Nikon’s full-frame mirrorless is remarkably accomplished for a first-generation product, says Andy Westlake, making the Nikon Z7 one of the best cameras the firm has ever made
Nikon Z7 Review: Autofocus
While the Z 7 uses a sensor with very similar specifications to the D850, the big difference is that it adds on-chip phase detection for autofocus. This enables a hybrid AF system that uses phase detection for speed followed by contrast detection to ensure the highest accuracy. In all, 493 focus points are selectable, covering 90% of the image area. This may trump the Sony A7R III’s 399 points, but isn’t the highest number on the market, with Canon offering a staggering 5655 focus points on its EOS R. But the difference is practically irrelevant, as with the Z 7 you can still position the focus point wherever in the frame you need it. With S lenses I found AF to be exceptionally fast, essentially silent, and consistently accurate.
It’s possible to select between four different focus area sizes, but most of the time I left the camera in its standard Single-point AF setting, which provides a relatively fine focus point that can be placed accurately on your subject even if you’re shooting through a complex foreground. The smaller Pinpoint mode gives the ultimate accuracy, but is rather slow to move the AF area around using the joystick. Meanwhile the two Wide-area modes are probably best reserved for moving subjects that can’t be reliably held under a single focus point.
Nikon also offers an Auto-area AF mode in which the camera will choose the focus point automatically. Here you can also enable face detection and subject tracking modes, with both working reasonably well. However this is one area where the Z 7 does lag behind both the D850, with its sophisticated 3D tracking AF, and the Sony A7R III’s incredibly capable eye-tracking focus. For example when shooting models using face detection, I found the camera did a perfectly good job of understanding and following their movements, but couldn’t consistently hold focus perfectly on their eyes. So if you shoot moving subjects a lot and need absolutely class-leading tracking capability, then it may be better to look elsewhere.
Nikon Z7 Review: Performance
The Z 7 may be the first model in a completely new line, but it really doesn’t feel like it. Instead it behaves exactly as we’d demand from £3400 Nikon. The camera starts up in a fraction of a second and thereafter responds instantly to control inputs from the buttons, dials and touchscreen. At no point does it ever get in the way of what you’re trying to do; indeed it’s a fine example of camera that feel’s like it’s been crafted and engineered to help you get the shot.
The matrix metering is generally pretty reliable, although I often preferred to dial it down a touch to be sure of not clipping highlights. Of course one of the great advantages of mirrorless is that this becomes a matter of judgement based on the viewfinder preview, rather than guesswork as it is with DSLRs. Auto white balance is typically Nikon; it’s very good at making whites appear pure white, if that’s what you need, but it’s not so great at producing a pleasing rendition of scenic shots on sunny days, giving JPEG images that are overly-cool for my tastes. Naturally you can address this by using a white balance preset instead.

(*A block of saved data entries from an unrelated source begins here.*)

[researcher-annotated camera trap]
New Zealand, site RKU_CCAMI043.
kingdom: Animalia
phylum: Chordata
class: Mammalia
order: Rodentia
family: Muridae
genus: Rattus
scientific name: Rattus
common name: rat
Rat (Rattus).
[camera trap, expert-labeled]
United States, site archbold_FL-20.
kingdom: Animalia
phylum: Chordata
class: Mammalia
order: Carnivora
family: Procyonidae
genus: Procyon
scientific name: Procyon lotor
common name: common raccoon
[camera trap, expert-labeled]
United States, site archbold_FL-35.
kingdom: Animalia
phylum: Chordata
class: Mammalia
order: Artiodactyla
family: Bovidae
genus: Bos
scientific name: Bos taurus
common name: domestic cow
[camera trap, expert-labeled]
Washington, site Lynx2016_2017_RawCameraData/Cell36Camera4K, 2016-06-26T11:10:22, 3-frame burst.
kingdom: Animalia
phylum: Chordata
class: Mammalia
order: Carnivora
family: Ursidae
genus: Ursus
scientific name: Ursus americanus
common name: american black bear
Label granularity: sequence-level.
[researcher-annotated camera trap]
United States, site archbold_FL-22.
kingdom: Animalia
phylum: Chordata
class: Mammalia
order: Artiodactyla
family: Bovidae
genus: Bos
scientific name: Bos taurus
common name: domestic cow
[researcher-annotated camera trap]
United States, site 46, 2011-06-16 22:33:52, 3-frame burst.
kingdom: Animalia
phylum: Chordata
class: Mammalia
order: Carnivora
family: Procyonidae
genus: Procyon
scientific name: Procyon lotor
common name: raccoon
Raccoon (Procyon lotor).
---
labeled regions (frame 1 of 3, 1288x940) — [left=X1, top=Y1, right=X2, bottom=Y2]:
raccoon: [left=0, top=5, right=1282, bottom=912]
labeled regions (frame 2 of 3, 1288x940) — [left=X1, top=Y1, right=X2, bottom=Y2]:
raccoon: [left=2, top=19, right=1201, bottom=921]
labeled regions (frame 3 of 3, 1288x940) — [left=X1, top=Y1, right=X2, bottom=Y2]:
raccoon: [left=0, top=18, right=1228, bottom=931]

With the Z 7 using a very similar sensor to the D850, it delivers images that are equally superb. At low ISOs that 45.7MP sensor captures oodles of detail and truly astonishing dynamic range, meaning that you can extract detail from deep into the shadows during raw processing, or via the Active D-Lighting control in-camera. Even at higher ISOs you can still underexpose to protect highlights and pull up extra detail later without being unduly swamped by noise. This level of malleability gives remarkable creative flexibility during raw processing, similar to what you’d get from the D850 or Sony A7R III.
I tested the Z 7 using both the 24-70mm f/4 S and 35mm f/1.8 S lenses, along with a selection of F-mount lenses via the FTZ adapter. Both of the native lenses are a good match to the cameras in terms of size and balance, as indeed is the upcoming 50mm f/1.8 S (which I was able to try during Nikon’s launch event).
They’re also superb optically; the whole point of the Z-mount is to be able to maintain sharpness into the corners of the frame even at large apertures, and the optics achieve this spectacularly. Don’t think for a moment that because these lenses have comparatively slow maximum apertures, they’re somehow inferior to f/1.4 primes or f/2.8 zooms for DSLRs, because in reality they’re every bit as good as anything I’ve used on a DSLR, if not better.
One key feature of the Z7 is its in-body image stabilisation, which works with almost every lens you can mount on the camera. Again, it’s remarkably effective for a first-generation version, helping you get sharp shots handheld under a much wider range of conditions. I found it routinely delivered at least 3 stops benefit, and sometimes rather more if you’re able to take several replicate shots. For example, with the 24-70mm f/4 zoom I was able to get sharp images at shutter speeds as slow as ½ sec at 70mm, and 1.3sec at wideangle, both of which count as at least five stops worth of stabilisation. This adds a considerable extra string to your bow for low-light work.